| Information given |
⟨
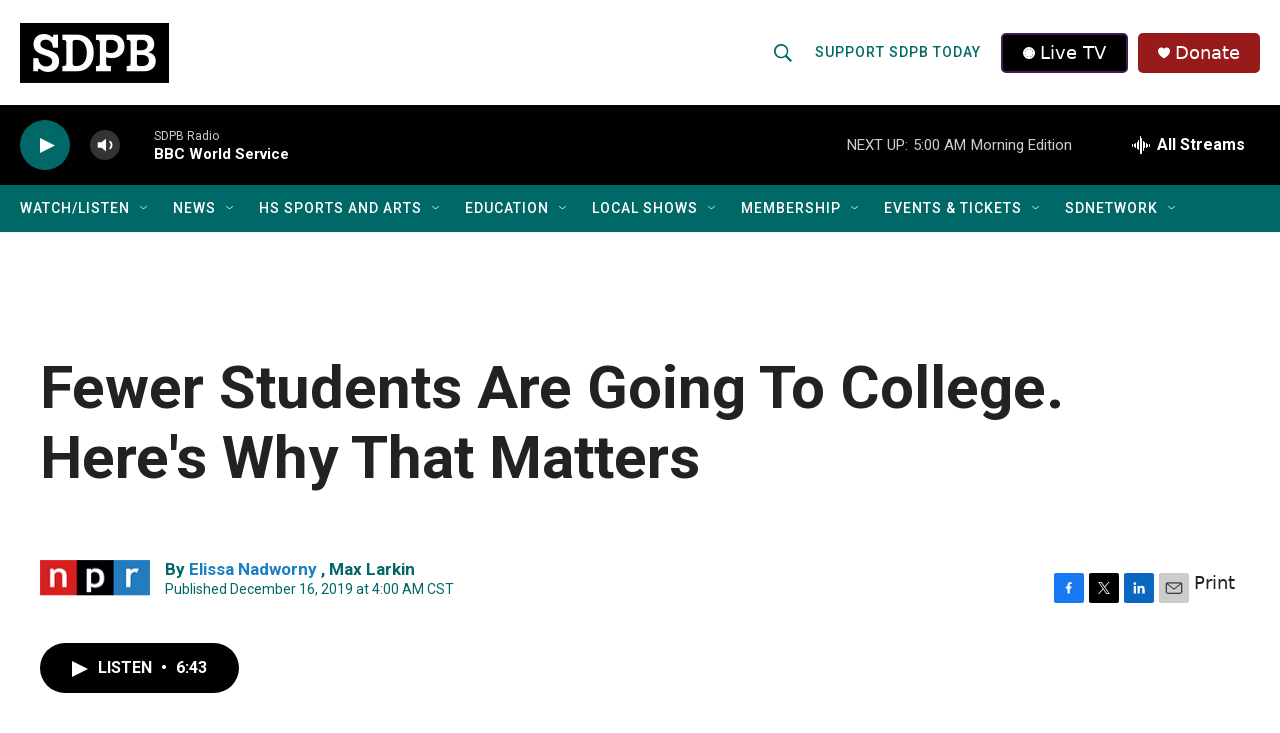

--- FILE ---
content_type: text/html
request_url: https://apps.npr.org/dailygraphics/graphics/student-enrollment-20191209/?initialWidth=700&childId=responsive-embed-student-enrollment-20191209&parentTitle=Fewer%20Students%20Are%20Going%20To%20College.%20Here%27s%20Why%20That%20Matters%20%7C%20SDPB&parentUrl=https%3A%2F%2Flisten.sdpb.org%2F2019-12-16%2Ffewer-students-are-going-to-college-heres-why-that-matters
body_size: 644
content:
<!doctype html>
<html lang="en">

<head>
    <meta charset="utf-8">
    <title>student-enrollment-20191209</title>
    <meta name="viewport" content="width=device-width">
    <meta name="robots" content="noindex" />
    <base target="_blank">
    <link rel="stylesheet" href="./graphic.css">
    <script>window.GOOGLE_ANALYTICS_ID = "UA-5828686-75";</script>
</head>
<body>

    
<h1>Student Enrollment At U.S. Colleges Down 11% Since<span class="widont">&nbsp;</span>2011</h1>



<h2>About 2.3 million fewer students enrolled in college this fall than in fall<span class="widont">&nbsp;</span>2011.</h2>


<div id="line-chart" class="graphic" role="img"

>
  <img src="fallback.png" alt="" class="fallback" />
</div>



<div class="footer">
  <p>Source: <a href="https://nscresearchcenter.org/report-search/">National Student Clearinghouse Research Center</a>
</p>
  <p>Credit: Daniel Wood/NPR</p>
</div>

<script type="text/javascript">
  var DATA = [{"date":"8/1/2011","Total Enrollment":20556272,"semester":"Fall 2011"},{"date":"8/1/2012","Total Enrollment":20195924,"semester":"Fall 2012"},{"date":"8/1/2013","Total Enrollment":19885203,"semester":"Fall 2013"},{"date":"8/1/2014","Total Enrollment":19619773,"semester":"Fall 2014"},{"date":"8/1/2015","Total Enrollment":19280473,"semester":"Fall 2015"},{"date":"8/1/2016","Total Enrollment":19010459,"semester":"Fall 2016"},{"date":"8/1/2017","Total Enrollment":18811280,"semester":"Fall 2017"},{"date":"8/1/2018","Total Enrollment":18482391,"semester":"Fall 2018"},{"date":"8/1/2019","Total Enrollment":18239874,"semester":"Fall 2019"}];
</script>

    <script src="./graphic.js"></script>
</body>
</html>


--- FILE ---
content_type: text/css
request_url: https://tags.srv.stackadapt.com/sa.css
body_size: -11
content:
:root {
    --sa-uid: '0-b69e48d5-b834-5126-64e3-a6c227aef805';
}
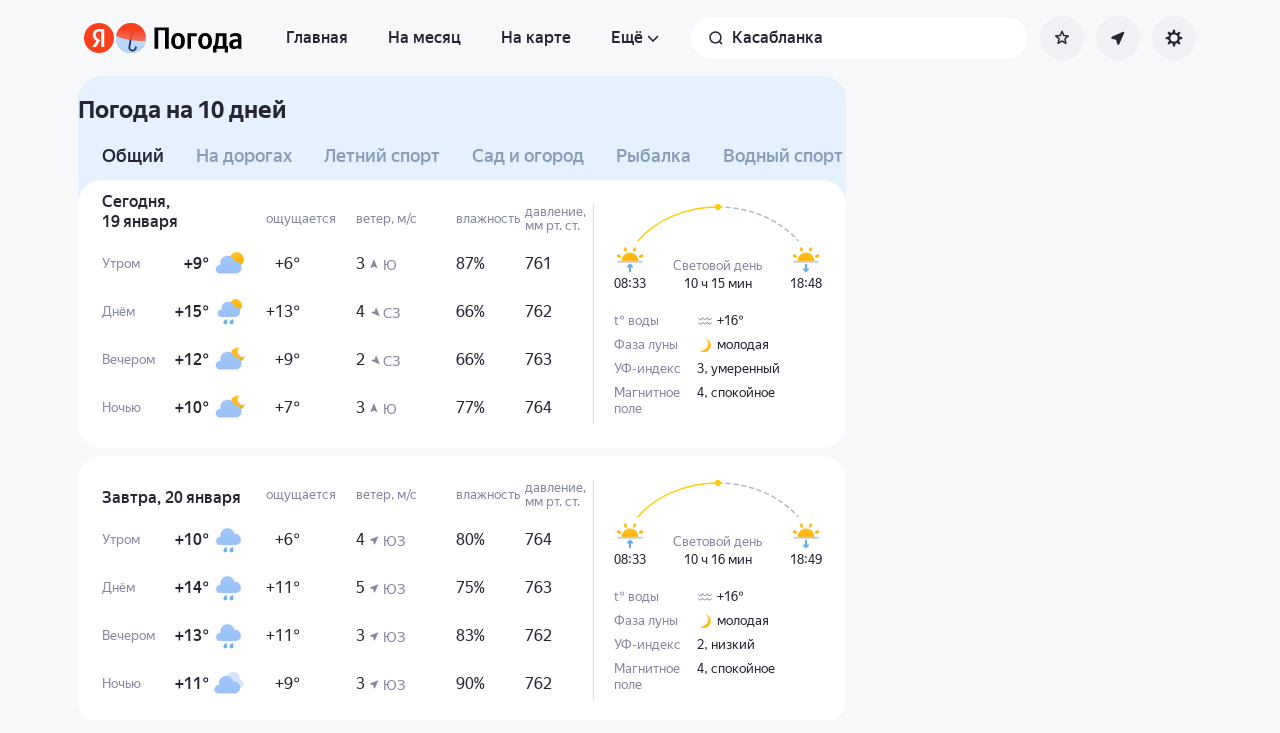

--- FILE ---
content_type: text/css
request_url: https://yastatic.net/s3/weather-frontend/front2/_next/static/css/47b4e74be7584874.css
body_size: -6
content:
.circleButton_baseCircleButton__1Os9B{width:40px;height:40px;border-radius:50%;box-sizing:border-box;background:var(--bg-default-soft);color:var(--text-primary);cursor:pointer}.circleButton_baseCircleButton__1Os9B.circleButton_active__wkgQ9{background:var(--bg-default-soft-pressed)}@media(pointer:fine){.circleButton_baseCircleButton__1Os9B:hover{background:var(--bg-default)}}.circleButton_baseCircleButton__1Os9B:focus{background:var(--bg-default)}.circleButton_baseCircleButton__1Os9B>*{vertical-align:middle}

--- FILE ---
content_type: image/svg+xml
request_url: https://yastatic.net/s3/weather-frontend/front2/_next/static/media/first-quarter.6fa943b8.svg
body_size: 49
content:
<svg xmlns="http://www.w3.org/2000/svg" width="84" height="84" fill="none"><path fill="url(#a)" fill-rule="evenodd" d="M12 72c14 0 30-10 37-27 8-16 6-34-3-45a42 42 0 1 1-22 80 42 42 0 0 1-12-8Z" clip-rule="evenodd"/><defs><linearGradient id="a" x1="47.9" x2="47.9" y1="0" y2="83.9" gradientUnits="userSpaceOnUse"><stop stop-color="#FFCE47"/><stop offset="1" stop-color="#FFB300"/></linearGradient></defs></svg>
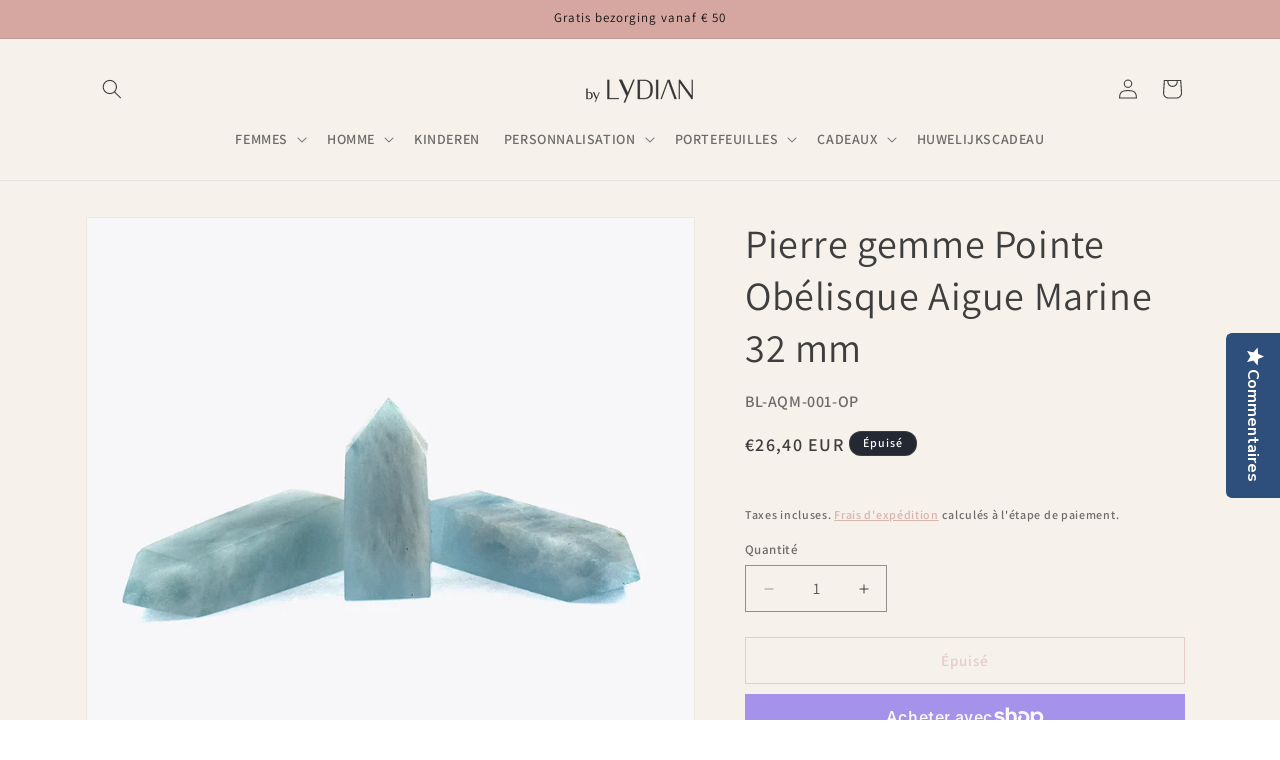

--- FILE ---
content_type: text/html; charset=UTF-8
request_url: https://ultimatesizechart.com/sizechart/sizechart_ajax.php
body_size: 88
content:
{"sd_sizechartlinktext":"Ringmaat tabel","sd_sizechartlinkcolor":"000000","sd_alignsizechartlink":"center","sd_sizecharttextsize":"14","sd_fixtopmargin":"undefined","sd_fixbackground":"71767A","sd_fixtextcolor":"FFFFFF","sdsizechartlinkweight":"bold","sdalignsizemode":"link","sdsizechartbuttonbk":"000000","sdsizechartdecoration":"underline","sdfont_style":"normal","sd_rulericon":"sdruler2","selectinject":"before","injectevent":"id","injectvalue":""}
⟩
| Work instructions |
Would you please copy each line of the listing that contains the word "meta"?

| Final answer |
    <meta charset="utf-8">
    <meta name="viewport" content="width=device-width">
    <meta name="robots" content="noindex" />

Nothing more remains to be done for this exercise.